These creations of hammer and saw were of one story, crude and unpainted; their cheap weather sheathing, warped and shrunken by the pitiless sun, curled back on itself and allowed unrestricted entrance to alkali dust and air. The other shacks were of adobe, and reposed in that magnificent squalor dear to their owners, Indians and Mexicans.
It was an incident of the Cattle Trail, that most unique and stupendous of all modern migrations, and its founders must have been inspired with a malicious desire to perpetrate a crime against geography, or else they reveled in a perverse cussedness, for within a mile on every side lay broad prairies, and two miles to the east flowed the indolent waters of the Rio Pecos itself. The distance separating the town from the river was excusable, for at certain seasons of the year the placid stream swelled mightily and swept down in a broad expanse of turbulent, yellow flood.

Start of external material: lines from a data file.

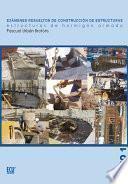 libro Exámenes Resueltos De Construcción De Estructuras. Estructuras De Hormigón Armado. Tomo I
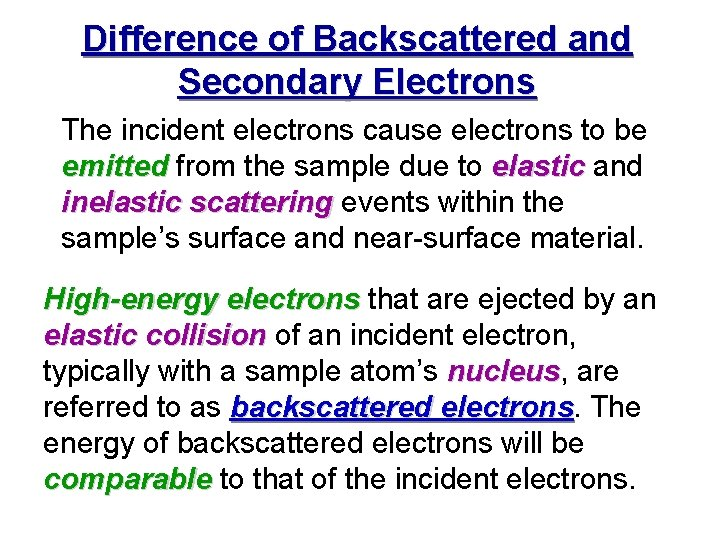 Difference of Backscattered and Secondary Electrons The incident electrons cause electrons to be emitted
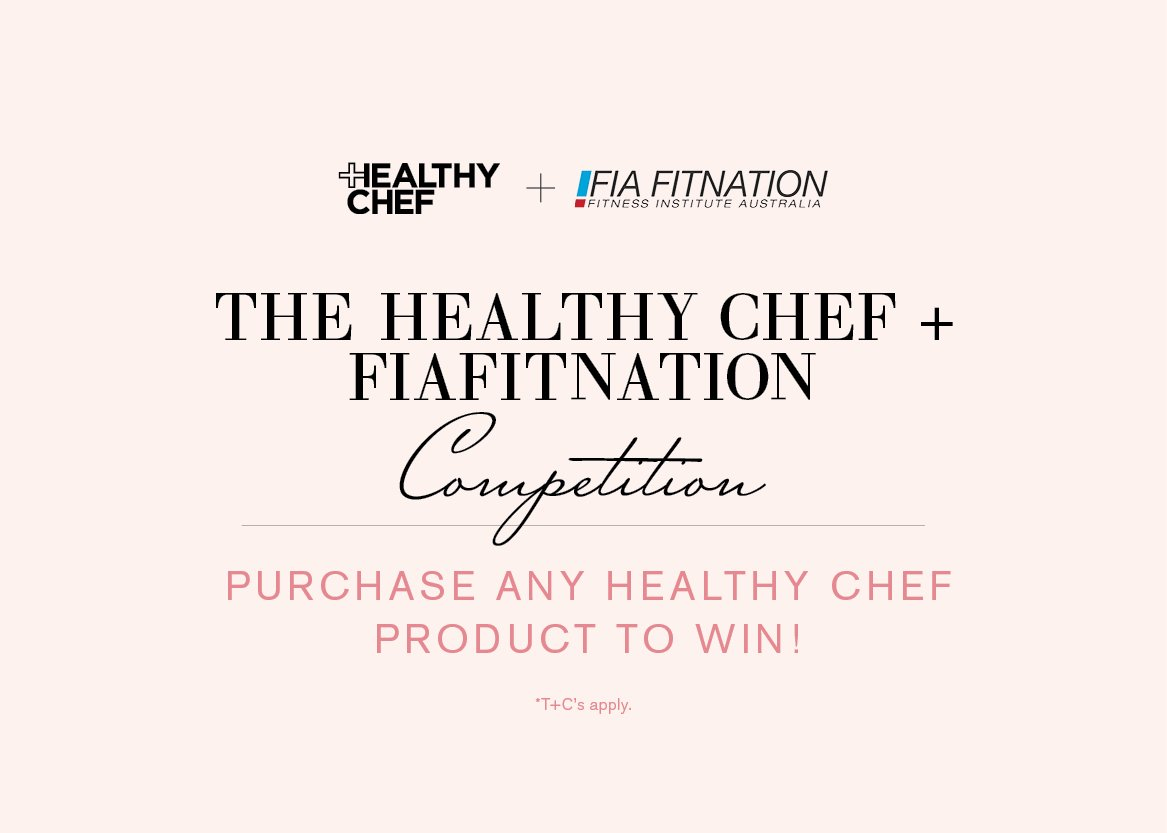 The Healthy Chef + FIAFITNATION Competition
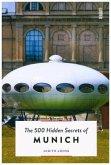 The 500 Hidden Secrets of Munich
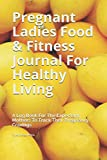 Pregnant Ladies Food & Fitness Journal For Healthy Living: A Log Book For The Expectant Mothers To Track Their Pregnancy Cravings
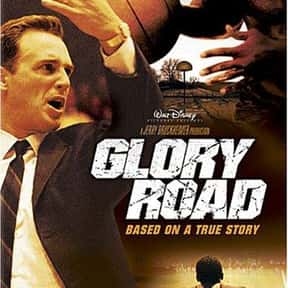 Glory Road is listed (or ranked) 16 on the list The Best Sports Movies About Coaches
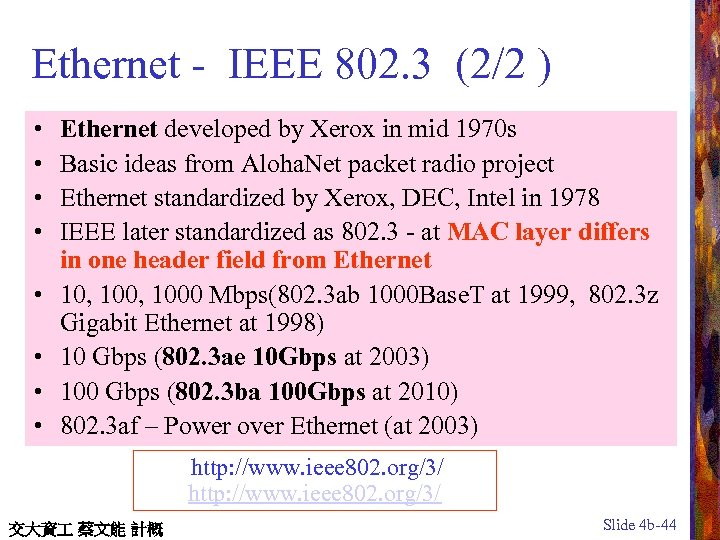 Ethernet - IEEE 802. 3 (2/2 ) • • Ethernet developed by Xerox in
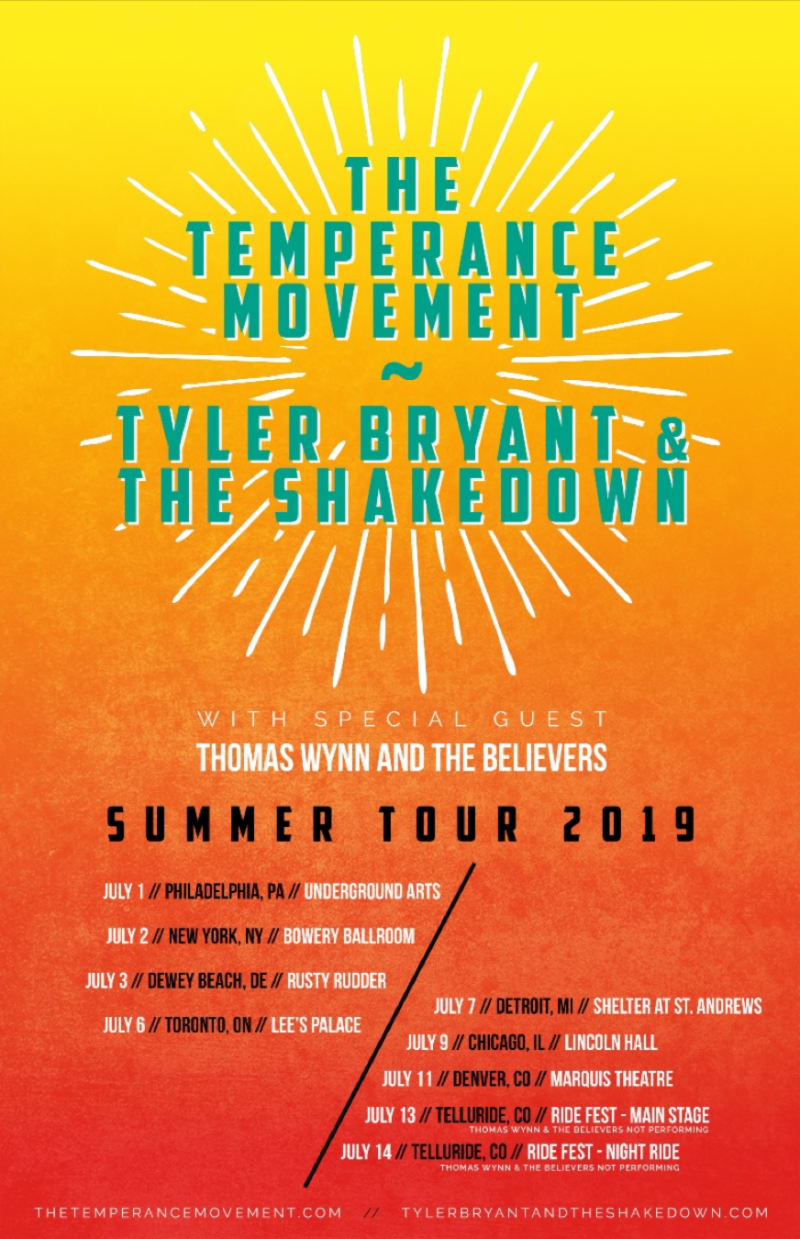 Get ready for a riff fest this summer, as  The Temperance Movement  and  Tyler Bryant & The Shakedown  embark on a co-headline tour withThomas Wynn & The Believers. The trek kicks off on July 1 in Philadelphia and runs through July 11 in Denver.  The Temperance Movement  and  Tyler Bryant & The Shakedown  will also appear at Ride Fest in Telluride, Colorado on July 13 and 14. All dates are below.   THE TEMPERANCE MOVEMENT, TYLER BRYANT & THE SHAKEDOWN, + THOMAS WYNN & THE BELIEVERS ON TOUR:   7/1 – Philadelphia, PA  — Underground Arts  7/2 — New York, NY — Bowery Ballroom  7/3 — Dewey Beach, DE — Rusty Rudder     7/6 — Toronto, ON — Lee's Palace  7/7 — Detroit, MI — Shelter @ St. Andrews  7/9 — Chicago, IL — Lincoln Hall  7/11 — Denver, CO — Marquis Theater  7/13 — Telluride, CO — Ride Fest (Main)*  7/14 — Telluride, CO — Ride Fest (Night Ride)*   *Festival Date; No Thomas Wynn    THE TEMPERANCE MOVEMENT ONLINE:     https://www.instagram.com/thetemperancemovement/      https://thetemperancemovement.com      https://twitter.com/TTM_Tweets      https://www.facebook.com/TheTemperanceMovement      TYLER BRYANT & THE SHAKEDOWN ONLINE:     https://www.facebook.com/TylerBryantAndTheShakedown/      https://twitter.com/tbshakedown      http://www.tylerbryantandtheshakedown.com      https://www.instagram.com/tbshakedown/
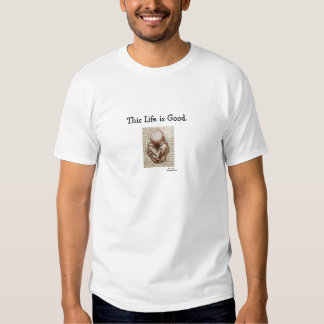 """""""This Life is Good"""" Pro-life T-shirt"""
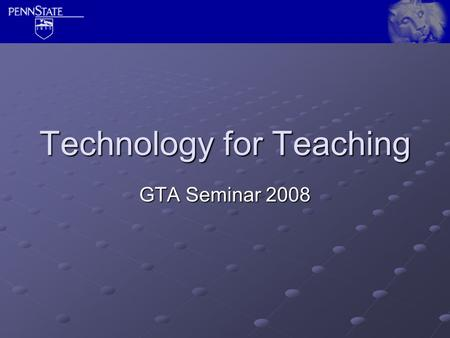 Technology for Teaching GTA Seminar 2008. Students will  this account. Set a forwarding address at https://www.work.psu.edu/ https://www.work.psu.edu/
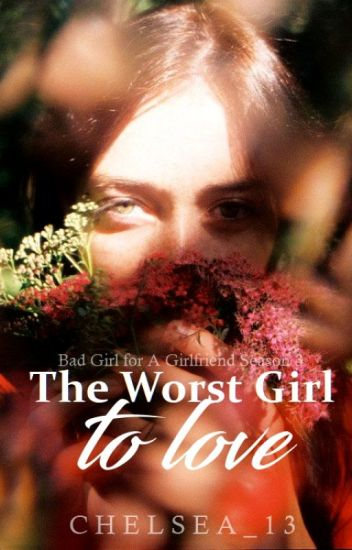 The Worst Girl To Love (Bad Girl For A Girlfriend Series)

Buckskin was a town of one hundred inhabitants, located in the valley of the Rio Pecos fifty miles south of the Texas-New Mexico line. The census claimed two hundred, but it was a well-known fact that it was exaggerated. One instance of this is shown by the name of Tom Flynn. Those who once knew Tom Flynn, alias Johnny Redmond, alias Bill Sweeney, alias Chuck Mullen, by all four names, could find them in the census list. Furthermore, he had been shot and killed in the March of the year preceding the census, and now occupied a grave in the young but flourishing cemetery. Perry's Bend, twenty miles up the river, was cognizant of this and other facts, and, laughing in open derision at the padded list, claimed to be the better town in all ways, including marksmanship.
One year before this tale opens, Buck Peters, an example for the more recent Billy the Kid, had paid Perry's Bend a short but busy visit. He had ridden in at the north end of Main Street and out at the south. As he came in he was fired at by a group of ugly cowboys from a ranch known as the C 80. He was hit twice, but he unlimbered his artillery, and before his horse had carried him, half dead, out on the prairie, he had killed one of the group. Several citizens had joined the cowboys and added their bullets against Buck. The deceased had been the best bartender in the country, and the rage of the suffering citizens can well be imagined. They swore vengeance on Buck, his ranch, and his stamping ground....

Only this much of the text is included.